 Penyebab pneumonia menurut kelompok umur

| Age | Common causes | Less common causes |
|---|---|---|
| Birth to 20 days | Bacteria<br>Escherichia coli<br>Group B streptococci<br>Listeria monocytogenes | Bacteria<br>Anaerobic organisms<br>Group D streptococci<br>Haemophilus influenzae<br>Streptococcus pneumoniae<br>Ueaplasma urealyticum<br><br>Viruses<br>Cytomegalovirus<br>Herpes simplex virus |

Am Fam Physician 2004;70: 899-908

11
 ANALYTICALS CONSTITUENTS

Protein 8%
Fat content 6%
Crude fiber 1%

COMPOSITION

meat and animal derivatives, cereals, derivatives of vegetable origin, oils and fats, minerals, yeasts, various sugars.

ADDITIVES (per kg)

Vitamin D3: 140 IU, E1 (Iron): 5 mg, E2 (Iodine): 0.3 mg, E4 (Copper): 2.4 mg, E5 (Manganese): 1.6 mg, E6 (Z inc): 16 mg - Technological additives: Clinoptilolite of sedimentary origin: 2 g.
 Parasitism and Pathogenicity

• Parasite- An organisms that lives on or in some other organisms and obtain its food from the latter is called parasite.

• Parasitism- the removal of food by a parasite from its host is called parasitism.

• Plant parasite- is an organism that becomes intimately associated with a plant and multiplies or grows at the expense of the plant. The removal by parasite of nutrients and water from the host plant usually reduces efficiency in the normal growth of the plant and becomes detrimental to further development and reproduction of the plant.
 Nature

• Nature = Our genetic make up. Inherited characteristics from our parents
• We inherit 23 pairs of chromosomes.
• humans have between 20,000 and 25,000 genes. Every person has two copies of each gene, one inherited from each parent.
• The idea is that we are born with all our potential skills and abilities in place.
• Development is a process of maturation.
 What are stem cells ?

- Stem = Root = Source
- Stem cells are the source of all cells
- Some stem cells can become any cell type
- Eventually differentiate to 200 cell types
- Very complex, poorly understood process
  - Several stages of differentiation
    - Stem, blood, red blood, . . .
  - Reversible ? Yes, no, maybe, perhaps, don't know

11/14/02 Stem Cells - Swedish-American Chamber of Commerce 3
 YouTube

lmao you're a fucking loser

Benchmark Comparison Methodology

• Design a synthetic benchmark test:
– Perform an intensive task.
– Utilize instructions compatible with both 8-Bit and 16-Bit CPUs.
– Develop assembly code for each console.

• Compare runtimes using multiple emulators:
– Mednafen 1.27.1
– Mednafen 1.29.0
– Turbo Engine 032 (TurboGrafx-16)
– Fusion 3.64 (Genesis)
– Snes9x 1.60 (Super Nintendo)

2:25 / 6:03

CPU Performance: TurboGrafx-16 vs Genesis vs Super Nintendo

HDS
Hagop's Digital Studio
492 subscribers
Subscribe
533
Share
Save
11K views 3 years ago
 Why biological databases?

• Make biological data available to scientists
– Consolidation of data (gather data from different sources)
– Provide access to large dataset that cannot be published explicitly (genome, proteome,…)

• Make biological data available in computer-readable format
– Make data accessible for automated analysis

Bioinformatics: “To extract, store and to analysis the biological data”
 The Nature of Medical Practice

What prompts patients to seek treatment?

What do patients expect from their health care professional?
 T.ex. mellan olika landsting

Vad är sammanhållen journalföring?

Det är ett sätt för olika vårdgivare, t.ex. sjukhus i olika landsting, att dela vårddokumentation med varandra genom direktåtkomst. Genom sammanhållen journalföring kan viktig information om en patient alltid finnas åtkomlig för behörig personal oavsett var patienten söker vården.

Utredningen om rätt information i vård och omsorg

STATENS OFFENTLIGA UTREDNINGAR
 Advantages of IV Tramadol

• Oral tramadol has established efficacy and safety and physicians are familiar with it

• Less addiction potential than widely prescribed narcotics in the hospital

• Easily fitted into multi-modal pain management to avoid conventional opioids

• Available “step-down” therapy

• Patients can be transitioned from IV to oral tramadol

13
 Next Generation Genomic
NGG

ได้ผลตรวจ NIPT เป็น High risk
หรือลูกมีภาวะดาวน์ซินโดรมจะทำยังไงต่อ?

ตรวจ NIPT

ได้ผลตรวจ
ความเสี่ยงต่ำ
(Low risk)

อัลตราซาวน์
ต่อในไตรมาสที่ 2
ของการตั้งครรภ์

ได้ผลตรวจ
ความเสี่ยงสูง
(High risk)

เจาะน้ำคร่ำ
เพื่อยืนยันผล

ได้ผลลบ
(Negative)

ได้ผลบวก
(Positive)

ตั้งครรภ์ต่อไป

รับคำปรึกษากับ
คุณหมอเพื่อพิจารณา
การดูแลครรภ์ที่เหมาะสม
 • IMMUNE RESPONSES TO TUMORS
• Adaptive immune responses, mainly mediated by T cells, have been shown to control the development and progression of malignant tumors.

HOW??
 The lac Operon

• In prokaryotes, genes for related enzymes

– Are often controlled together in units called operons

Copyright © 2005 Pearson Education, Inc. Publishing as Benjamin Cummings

* [Assigned task] Reproduce the data in full, precisely as given.

* [Exercise answer]
 Penyebab pneumonia menurut kelompok umur

| Age | Common causes | Less common causes |
|---|---|---|
| Birth to 20 days | Bacteria<br>Escherichia coli<br>Group B streptococci<br>Listeria monocytogenes | Bacteria<br>Anaerobic organisms<br>Group D streptococci<br>Haemophilus influenzae<br>Streptococcus pneumoniae<br>Ueaplasma urealyticum<br><br>Viruses<br>Cytomegalovirus<br>Herpes simplex virus |

Am Fam Physician 2004;70: 899-908

11
 ANALYTICALS CONSTITUENTS

Protein 8%
Fat content 6%
Crude fiber 1%

COMPOSITION

meat and animal derivatives, cereals, derivatives of vegetable origin, oils and fats, minerals, yeasts, various sugars.

ADDITIVES (per kg)

Vitamin D3: 140 IU, E1 (Iron): 5 mg, E2 (Iodine): 0.3 mg, E4 (Copper): 2.4 mg, E5 (Manganese): 1.6 mg, E6 (Z inc): 16 mg - Technological additives: Clinoptilolite of sedimentary origin: 2 g.
 Parasitism and Pathogenicity

• Parasite- An organisms that lives on or in some other organisms and obtain its food from the latter is called parasite.

• Parasitism- the removal of food by a parasite from its host is called parasitism.

• Plant parasite- is an organism that becomes intimately associated with a plant and multiplies or grows at the expense of the plant. The removal by parasite of nutrients and water from the host plant usually reduces efficiency in the normal growth of the plant and becomes detrimental to further development and reproduction of the plant.
 Nature

• Nature = Our genetic make up. Inherited characteristics from our parents
• We inherit 23 pairs of chromosomes.
• humans have between 20,000 and 25,000 genes. Every person has two copies of each gene, one inherited from each parent.
• The idea is that we are born with all our potential skills and abilities in place.
• Development is a process of maturation.
 What are stem cells ?

- Stem = Root = Source
- Stem cells are the source of all cells
- Some stem cells can become any cell type
- Eventually differentiate to 200 cell types
- Very complex, poorly understood process
  - Several stages of differentiation
    - Stem, blood, red blood, . . .
  - Reversible ? Yes, no, maybe, perhaps, don't know

11/14/02 Stem Cells - Swedish-American Chamber of Commerce 3
 YouTube

lmao you're a fucking loser

Benchmark Comparison Methodology

• Design a synthetic benchmark test:
– Perform an intensive task.
– Utilize instructions compatible with both 8-Bit and 16-Bit CPUs.
– Develop assembly code for each console.

• Compare runtimes using multiple emulators:
– Mednafen 1.27.1
– Mednafen 1.29.0
– Turbo Engine 032 (TurboGrafx-16)
– Fusion 3.64 (Genesis)
– Snes9x 1.60 (Super Nintendo)

2:25 / 6:03

CPU Performance: TurboGrafx-16 vs Genesis vs Super Nintendo

HDS
Hagop's Digital Studio
492 subscribers
Subscribe
533
Share
Save
11K views 3 years ago
 Why biological databases?

• Make biological data available to scientists
– Consolidation of data (gather data from different sources)
– Provide access to large dataset that cannot be published explicitly (genome, proteome,…)

• Make biological data available in computer-readable format
– Make data accessible for automated analysis

Bioinformatics: “To extract, store and to analysis the biological data”
 The Nature of Medical Practice

What prompts patients to seek treatment?

What do patients expect from their health care professional?
 T.ex. mellan olika landsting

Vad är sammanhållen journalföring?

Det är ett sätt för olika vårdgivare, t.ex. sjukhus i olika landsting, att dela vårddokumentation med varandra genom direktåtkomst. Genom sammanhållen journalföring kan viktig information om en patient alltid finnas åtkomlig för behörig personal oavsett var patienten söker vården.

Utredningen om rätt information i vård och omsorg

STATENS OFFENTLIGA UTREDNINGAR
 Advantages of IV Tramadol

• Oral tramadol has established efficacy and safety and physicians are familiar with it

• Less addiction potential than widely prescribed narcotics in the hospital

• Easily fitted into multi-modal pain management to avoid conventional opioids

• Available “step-down” therapy

• Patients can be transitioned from IV to oral tramadol

13
 Next Generation Genomic
NGG

ได้ผลตรวจ NIPT เป็น High risk
หรือลูกมีภาวะดาวน์ซินโดรมจะทำยังไงต่อ?

ตรวจ NIPT

ได้ผลตรวจ
ความเสี่ยงต่ำ
(Low risk)

อัลตราซาวน์
ต่อในไตรมาสที่ 2
ของการตั้งครรภ์

ได้ผลตรวจ
ความเสี่ยงสูง
(High risk)

เจาะน้ำคร่ำ
เพื่อยืนยันผล

ได้ผลลบ
(Negative)

ได้ผลบวก
(Positive)

ตั้งครรภ์ต่อไป

รับคำปรึกษากับ
คุณหมอเพื่อพิจารณา
การดูแลครรภ์ที่เหมาะสม
 • IMMUNE RESPONSES TO TUMORS
• Adaptive immune responses, mainly mediated by T cells, have been shown to control the development and progression of malignant tumors.

HOW??
 The lac Operon

• In prokaryotes, genes for related enzymes

– Are often controlled together in units called operons

Copyright © 2005 Pearson Education, Inc. Publishing as Benjamin Cummings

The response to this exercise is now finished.